Task prompt
Below are records; count the lines among them that include the string "charset", and state only the number.

Plain-text document sources:

----------------

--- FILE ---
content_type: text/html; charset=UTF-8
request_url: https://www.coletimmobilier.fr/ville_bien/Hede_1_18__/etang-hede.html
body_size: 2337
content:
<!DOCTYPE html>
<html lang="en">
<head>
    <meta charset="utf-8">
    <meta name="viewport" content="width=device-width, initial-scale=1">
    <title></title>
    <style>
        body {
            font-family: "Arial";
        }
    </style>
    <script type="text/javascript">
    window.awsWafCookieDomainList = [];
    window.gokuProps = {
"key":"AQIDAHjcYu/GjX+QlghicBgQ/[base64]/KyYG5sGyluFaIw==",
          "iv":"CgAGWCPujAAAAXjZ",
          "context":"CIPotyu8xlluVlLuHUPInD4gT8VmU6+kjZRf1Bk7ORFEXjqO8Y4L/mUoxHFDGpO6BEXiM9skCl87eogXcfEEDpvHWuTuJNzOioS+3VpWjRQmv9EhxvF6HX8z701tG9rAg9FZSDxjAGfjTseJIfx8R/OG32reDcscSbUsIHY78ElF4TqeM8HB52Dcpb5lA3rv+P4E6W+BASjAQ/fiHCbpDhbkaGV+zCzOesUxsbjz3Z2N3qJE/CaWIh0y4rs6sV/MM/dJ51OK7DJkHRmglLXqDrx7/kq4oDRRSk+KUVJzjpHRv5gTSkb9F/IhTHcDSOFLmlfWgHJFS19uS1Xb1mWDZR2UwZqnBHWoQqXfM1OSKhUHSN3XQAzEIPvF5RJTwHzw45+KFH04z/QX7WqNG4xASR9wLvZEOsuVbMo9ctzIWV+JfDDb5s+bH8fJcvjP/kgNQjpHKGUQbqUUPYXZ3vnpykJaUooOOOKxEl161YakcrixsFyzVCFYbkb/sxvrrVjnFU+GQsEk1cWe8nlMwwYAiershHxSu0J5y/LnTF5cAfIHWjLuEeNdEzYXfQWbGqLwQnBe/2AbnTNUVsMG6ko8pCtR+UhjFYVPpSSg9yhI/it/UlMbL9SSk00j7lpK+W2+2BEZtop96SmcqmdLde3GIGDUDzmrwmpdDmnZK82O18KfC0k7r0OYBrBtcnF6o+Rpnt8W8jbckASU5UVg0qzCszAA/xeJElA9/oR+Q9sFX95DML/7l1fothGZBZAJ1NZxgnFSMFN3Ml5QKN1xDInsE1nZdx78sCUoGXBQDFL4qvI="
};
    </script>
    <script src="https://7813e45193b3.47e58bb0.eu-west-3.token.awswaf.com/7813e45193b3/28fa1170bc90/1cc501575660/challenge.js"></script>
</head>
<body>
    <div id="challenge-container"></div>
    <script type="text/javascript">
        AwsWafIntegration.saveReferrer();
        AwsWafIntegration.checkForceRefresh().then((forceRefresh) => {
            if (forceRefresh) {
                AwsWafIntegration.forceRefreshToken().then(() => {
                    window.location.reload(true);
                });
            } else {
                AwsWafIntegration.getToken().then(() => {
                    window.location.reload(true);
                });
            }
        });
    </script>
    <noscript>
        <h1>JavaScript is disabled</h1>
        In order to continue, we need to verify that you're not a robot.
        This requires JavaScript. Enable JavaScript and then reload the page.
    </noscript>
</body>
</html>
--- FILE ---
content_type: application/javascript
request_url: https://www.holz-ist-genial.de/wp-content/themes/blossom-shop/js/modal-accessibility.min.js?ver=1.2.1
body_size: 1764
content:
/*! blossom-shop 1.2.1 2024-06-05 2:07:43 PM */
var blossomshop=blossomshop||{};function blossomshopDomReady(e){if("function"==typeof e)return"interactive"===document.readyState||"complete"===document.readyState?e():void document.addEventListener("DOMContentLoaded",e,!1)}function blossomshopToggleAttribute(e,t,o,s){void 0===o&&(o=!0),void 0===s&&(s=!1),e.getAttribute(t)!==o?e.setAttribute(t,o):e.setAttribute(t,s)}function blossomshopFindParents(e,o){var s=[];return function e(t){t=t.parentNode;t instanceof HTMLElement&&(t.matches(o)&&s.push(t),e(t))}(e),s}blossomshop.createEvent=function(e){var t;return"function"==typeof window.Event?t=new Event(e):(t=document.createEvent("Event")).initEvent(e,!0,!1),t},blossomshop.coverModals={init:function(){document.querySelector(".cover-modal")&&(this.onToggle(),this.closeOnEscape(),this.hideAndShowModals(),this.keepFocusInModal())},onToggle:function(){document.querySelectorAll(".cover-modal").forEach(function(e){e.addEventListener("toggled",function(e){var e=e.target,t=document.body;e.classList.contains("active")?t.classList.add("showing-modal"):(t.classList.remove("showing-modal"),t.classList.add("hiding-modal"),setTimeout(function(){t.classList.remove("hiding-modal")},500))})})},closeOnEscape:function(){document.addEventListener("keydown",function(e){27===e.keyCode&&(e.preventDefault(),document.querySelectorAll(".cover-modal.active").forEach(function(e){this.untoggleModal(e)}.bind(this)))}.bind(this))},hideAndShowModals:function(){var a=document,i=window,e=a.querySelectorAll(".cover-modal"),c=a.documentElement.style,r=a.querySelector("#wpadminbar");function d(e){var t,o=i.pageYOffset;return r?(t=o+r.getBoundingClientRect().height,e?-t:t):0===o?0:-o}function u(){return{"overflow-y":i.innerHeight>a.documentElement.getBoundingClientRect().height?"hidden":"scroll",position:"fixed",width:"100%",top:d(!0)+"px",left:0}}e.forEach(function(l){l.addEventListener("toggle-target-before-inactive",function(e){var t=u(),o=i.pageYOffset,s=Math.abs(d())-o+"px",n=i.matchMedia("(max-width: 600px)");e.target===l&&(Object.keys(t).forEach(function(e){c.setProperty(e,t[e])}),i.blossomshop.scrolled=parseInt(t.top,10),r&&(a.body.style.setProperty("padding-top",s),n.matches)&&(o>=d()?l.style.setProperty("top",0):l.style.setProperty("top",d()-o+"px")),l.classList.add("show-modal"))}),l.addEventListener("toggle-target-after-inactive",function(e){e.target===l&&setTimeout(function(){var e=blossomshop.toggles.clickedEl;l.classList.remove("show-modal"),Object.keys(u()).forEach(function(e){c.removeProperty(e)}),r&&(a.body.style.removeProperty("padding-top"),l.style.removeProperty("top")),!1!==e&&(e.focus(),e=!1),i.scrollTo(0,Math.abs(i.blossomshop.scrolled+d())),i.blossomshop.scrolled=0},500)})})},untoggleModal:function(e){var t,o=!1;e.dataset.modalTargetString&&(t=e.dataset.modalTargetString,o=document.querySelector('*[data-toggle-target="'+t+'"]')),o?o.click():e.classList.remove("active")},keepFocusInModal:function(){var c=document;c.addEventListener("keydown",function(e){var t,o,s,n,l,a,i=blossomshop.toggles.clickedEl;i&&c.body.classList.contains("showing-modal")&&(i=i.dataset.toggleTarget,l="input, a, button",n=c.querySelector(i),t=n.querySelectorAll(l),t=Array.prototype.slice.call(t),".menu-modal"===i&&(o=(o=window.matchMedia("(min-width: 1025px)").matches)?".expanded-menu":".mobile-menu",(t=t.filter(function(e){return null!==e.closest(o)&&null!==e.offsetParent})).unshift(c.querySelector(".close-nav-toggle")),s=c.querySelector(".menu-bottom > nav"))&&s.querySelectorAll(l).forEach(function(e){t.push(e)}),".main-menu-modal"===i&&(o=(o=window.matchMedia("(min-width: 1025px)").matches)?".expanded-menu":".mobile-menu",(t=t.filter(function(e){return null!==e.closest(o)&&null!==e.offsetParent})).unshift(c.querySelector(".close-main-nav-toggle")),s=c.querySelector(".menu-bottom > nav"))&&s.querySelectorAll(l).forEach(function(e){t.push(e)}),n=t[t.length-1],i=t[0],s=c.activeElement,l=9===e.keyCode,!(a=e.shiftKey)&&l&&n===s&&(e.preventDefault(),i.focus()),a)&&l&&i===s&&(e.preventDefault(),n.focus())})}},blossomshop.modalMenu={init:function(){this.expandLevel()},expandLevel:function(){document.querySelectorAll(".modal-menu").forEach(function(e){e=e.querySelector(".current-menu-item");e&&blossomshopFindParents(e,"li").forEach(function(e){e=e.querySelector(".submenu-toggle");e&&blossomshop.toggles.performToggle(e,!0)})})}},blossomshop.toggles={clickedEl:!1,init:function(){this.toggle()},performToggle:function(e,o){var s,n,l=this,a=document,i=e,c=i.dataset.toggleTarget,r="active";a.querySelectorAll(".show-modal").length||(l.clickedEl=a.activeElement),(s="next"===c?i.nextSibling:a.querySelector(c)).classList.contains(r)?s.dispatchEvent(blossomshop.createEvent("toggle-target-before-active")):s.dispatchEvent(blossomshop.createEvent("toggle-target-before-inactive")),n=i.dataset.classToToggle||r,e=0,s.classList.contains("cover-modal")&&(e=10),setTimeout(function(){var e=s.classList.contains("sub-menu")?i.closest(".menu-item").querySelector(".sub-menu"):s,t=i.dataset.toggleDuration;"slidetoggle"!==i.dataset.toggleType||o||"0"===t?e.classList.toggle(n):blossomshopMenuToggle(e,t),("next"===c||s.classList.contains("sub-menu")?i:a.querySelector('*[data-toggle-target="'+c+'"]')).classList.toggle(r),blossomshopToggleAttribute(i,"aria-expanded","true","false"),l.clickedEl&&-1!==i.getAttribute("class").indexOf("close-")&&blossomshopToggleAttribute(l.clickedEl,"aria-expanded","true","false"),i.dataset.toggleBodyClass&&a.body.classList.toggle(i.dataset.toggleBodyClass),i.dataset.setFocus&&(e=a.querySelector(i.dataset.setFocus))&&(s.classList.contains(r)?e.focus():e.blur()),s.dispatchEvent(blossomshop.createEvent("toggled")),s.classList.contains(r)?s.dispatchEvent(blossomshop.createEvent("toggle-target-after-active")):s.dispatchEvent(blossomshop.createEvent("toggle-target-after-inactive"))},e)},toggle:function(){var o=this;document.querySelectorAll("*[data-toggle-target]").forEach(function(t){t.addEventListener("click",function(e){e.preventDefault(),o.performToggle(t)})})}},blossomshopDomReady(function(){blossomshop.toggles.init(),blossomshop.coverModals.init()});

----------------

Reply to the exercise
2